Est-ce qu'on peut omettre *QUE* dans la phrase suivante?
"Il est seul parce qu'il évite ses amis et *(QUE)* les autres le détestent."
Merci pour votre aide!


----------



## Piotr Ivanovitch

> Est-ce qu'on peut omettre *QUE* dans la phrase suivante ?


Oui et non :

- Oui, tu peux te dispenser de répéter QUE, mais la phrase est différente et le sens en est modifié => « Il est seul parce qu'il évite ses amis ; par ailleurs, les autres le détestent. » La seconde proposition conjonctive devient une indépendante et le lien de causalité entre  « il est seul » et « les autres le détestent » n'est plus établi.

- Non, parce que ce QUE est mis à la place de « parce que », il le rappelle (en plus court) et on comprend ainsi que « il est seul » est lié à deux causes : il évite ses amis ET les autres le détestent.

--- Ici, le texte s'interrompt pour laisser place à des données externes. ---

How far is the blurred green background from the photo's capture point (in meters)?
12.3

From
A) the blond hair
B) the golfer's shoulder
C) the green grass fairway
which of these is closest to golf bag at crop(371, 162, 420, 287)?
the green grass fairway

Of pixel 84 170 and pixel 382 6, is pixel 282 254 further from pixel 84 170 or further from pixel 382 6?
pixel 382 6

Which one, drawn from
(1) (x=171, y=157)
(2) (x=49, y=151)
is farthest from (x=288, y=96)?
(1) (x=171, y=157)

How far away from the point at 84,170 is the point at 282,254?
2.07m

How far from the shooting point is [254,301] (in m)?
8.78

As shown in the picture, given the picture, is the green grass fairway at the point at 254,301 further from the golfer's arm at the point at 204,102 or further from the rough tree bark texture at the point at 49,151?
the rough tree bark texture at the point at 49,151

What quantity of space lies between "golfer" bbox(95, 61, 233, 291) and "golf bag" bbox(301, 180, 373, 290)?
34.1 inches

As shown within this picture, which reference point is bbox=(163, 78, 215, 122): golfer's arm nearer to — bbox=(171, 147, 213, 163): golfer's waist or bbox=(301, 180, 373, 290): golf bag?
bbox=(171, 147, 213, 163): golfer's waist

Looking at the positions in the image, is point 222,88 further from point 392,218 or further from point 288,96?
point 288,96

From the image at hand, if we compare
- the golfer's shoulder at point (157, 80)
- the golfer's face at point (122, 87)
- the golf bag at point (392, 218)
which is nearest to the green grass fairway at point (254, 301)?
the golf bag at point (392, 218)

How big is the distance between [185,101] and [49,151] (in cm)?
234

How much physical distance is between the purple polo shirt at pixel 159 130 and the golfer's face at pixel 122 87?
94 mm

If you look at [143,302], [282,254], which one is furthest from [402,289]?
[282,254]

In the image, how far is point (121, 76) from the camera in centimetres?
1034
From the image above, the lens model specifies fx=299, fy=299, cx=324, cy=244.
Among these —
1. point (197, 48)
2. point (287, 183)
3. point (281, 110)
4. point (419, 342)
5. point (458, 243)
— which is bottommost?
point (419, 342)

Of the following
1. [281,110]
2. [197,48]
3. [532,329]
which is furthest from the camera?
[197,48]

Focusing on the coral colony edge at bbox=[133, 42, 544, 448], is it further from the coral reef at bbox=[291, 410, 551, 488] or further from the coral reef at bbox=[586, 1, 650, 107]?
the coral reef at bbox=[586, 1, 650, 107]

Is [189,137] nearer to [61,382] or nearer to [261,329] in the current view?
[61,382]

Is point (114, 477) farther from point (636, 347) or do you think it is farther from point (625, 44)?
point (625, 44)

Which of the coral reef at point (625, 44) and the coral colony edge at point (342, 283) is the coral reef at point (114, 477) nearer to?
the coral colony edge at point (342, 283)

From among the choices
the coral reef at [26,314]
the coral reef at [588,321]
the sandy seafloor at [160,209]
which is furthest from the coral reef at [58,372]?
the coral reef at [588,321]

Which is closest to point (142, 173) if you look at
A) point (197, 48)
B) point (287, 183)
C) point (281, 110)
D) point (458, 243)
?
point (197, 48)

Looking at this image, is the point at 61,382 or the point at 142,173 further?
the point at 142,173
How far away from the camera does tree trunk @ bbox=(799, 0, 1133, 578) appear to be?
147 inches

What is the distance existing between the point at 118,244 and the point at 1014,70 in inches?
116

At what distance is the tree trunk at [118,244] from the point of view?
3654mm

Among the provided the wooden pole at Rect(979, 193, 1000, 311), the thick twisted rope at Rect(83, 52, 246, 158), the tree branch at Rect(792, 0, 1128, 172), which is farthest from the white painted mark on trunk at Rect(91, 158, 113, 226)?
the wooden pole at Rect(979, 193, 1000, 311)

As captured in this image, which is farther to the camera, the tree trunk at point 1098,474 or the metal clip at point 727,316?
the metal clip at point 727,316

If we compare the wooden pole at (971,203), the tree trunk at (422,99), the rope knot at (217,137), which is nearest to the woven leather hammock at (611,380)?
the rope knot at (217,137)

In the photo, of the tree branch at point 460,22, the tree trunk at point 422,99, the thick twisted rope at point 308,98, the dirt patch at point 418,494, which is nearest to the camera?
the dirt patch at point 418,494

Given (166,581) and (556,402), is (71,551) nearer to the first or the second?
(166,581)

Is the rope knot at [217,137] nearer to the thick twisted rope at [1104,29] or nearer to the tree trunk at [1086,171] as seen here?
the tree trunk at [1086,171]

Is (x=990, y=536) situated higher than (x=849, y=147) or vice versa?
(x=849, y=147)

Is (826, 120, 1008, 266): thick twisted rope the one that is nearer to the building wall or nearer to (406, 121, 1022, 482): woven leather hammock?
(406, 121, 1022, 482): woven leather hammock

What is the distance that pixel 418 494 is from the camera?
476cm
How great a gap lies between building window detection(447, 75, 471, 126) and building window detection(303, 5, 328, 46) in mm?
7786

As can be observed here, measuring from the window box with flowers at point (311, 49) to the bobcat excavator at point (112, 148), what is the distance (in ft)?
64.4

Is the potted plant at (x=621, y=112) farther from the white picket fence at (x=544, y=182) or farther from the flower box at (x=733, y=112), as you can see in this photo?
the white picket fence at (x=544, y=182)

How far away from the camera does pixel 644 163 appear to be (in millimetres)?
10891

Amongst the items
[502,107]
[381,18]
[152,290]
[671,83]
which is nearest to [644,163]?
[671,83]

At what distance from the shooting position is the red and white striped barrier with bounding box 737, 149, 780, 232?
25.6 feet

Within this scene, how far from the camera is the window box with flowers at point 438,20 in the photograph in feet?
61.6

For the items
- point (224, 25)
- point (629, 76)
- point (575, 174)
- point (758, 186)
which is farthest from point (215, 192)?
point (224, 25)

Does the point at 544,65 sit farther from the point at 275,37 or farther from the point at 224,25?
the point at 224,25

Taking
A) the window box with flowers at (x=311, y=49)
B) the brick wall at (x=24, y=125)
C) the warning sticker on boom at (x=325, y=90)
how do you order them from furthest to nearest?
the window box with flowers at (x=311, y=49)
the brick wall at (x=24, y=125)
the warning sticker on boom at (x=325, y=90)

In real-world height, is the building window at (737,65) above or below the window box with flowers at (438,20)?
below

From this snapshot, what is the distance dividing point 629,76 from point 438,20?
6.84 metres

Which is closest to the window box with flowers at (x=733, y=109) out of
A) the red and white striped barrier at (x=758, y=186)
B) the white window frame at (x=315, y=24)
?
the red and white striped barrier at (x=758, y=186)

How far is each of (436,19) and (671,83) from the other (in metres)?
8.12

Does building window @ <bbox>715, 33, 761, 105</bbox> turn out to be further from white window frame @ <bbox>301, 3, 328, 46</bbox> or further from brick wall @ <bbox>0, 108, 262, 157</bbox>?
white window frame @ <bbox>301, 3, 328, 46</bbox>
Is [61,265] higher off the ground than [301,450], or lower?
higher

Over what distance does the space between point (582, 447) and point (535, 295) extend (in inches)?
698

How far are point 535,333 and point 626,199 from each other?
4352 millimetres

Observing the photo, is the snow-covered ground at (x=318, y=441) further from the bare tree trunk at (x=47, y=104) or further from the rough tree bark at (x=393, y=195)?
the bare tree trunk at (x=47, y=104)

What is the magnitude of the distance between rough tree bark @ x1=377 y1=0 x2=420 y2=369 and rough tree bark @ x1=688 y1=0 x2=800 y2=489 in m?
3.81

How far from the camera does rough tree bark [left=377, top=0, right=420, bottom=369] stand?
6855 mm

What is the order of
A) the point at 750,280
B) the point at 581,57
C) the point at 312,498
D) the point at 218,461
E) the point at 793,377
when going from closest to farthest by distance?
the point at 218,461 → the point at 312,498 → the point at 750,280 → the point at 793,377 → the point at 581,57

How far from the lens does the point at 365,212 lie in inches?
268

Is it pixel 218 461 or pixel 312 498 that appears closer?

Telle que tu nous donnes cette phrase, il y a double causalité, donc le QUE s'impose.


----------



## Maître Capello

Je ne suis pas de cet avis. La phrase sans répétition du _que_ est pour moi ambiguë en l'absence de tout contexte. Elle *peut* aussi avoir le même sens qu'en répétant _que_. La phrase peut ainsi se découper de deux façons :

_Il est seul {*parce qu'*{il évite ses amis}} *et* ses amis le détestent._
_Il est seul {*parce qu'*{il évite ses amis *et* ses amis le détestent}} = Il est seul {*parce qu'*{il évite ses amis} *et [parce] que* {ses amis le détestent}}._
À l'oral, la différence se fera essentiellement par une certaine pause devant _et_ dans le premier cas.


----------